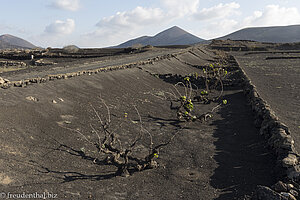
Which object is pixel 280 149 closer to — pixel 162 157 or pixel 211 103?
pixel 162 157

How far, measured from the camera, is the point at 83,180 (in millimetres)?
5637

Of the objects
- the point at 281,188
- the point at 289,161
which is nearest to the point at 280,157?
the point at 289,161

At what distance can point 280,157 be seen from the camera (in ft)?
20.1

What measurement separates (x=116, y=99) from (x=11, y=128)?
228 inches

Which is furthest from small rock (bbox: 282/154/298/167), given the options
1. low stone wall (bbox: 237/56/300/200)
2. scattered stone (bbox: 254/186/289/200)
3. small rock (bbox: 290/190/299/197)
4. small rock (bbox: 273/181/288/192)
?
scattered stone (bbox: 254/186/289/200)

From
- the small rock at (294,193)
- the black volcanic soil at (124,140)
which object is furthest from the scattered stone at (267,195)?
the black volcanic soil at (124,140)

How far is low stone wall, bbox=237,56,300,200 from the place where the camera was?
4.31m

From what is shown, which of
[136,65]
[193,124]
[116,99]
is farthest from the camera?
[136,65]

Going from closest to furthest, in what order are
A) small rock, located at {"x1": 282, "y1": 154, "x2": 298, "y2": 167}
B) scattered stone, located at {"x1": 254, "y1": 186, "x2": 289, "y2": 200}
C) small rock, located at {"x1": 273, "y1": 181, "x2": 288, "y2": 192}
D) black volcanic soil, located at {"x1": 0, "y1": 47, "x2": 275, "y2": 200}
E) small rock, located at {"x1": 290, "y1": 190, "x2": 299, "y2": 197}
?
────────────────────
Goal of the exercise: Turn every line of the data above into a numbered list, skipping blank lines and leaving the picture out.

The result:
1. Which object is pixel 280 149 closer to — pixel 162 157 or pixel 211 103?
2. pixel 162 157
3. How far, measured from the camera, is the point at 83,180 (in millimetres)?
4. 5637
5. Of the objects
6. - the point at 281,188
7. - the point at 289,161
8. which is nearest to the point at 280,157?
9. the point at 289,161
10. At what distance can point 280,157 be seen from the camera (in ft)?
11. 20.1
12. What measurement separates (x=116, y=99) from (x=11, y=128)?
13. 228 inches
14. Which is furthest from small rock (bbox: 282/154/298/167), given the options
15. 1. low stone wall (bbox: 237/56/300/200)
16. 2. scattered stone (bbox: 254/186/289/200)
17. 3. small rock (bbox: 290/190/299/197)
18. 4. small rock (bbox: 273/181/288/192)
19. ?
20. scattered stone (bbox: 254/186/289/200)
21. From
22. - the small rock at (294,193)
23. - the black volcanic soil at (124,140)
24. which object is furthest from the scattered stone at (267,195)?
25. the black volcanic soil at (124,140)
26. How far is low stone wall, bbox=237,56,300,200 from the place where the camera was?
27. 4.31m
28. From what is shown, which of
29. [136,65]
30. [193,124]
31. [116,99]
32. is farthest from the camera?
33. [136,65]
34. Going from closest to furthest, in what order are
35. A) small rock, located at {"x1": 282, "y1": 154, "x2": 298, "y2": 167}
36. B) scattered stone, located at {"x1": 254, "y1": 186, "x2": 289, "y2": 200}
37. C) small rock, located at {"x1": 273, "y1": 181, "x2": 288, "y2": 192}
38. D) black volcanic soil, located at {"x1": 0, "y1": 47, "x2": 275, "y2": 200}
39. E) small rock, located at {"x1": 290, "y1": 190, "x2": 299, "y2": 197}
40. ?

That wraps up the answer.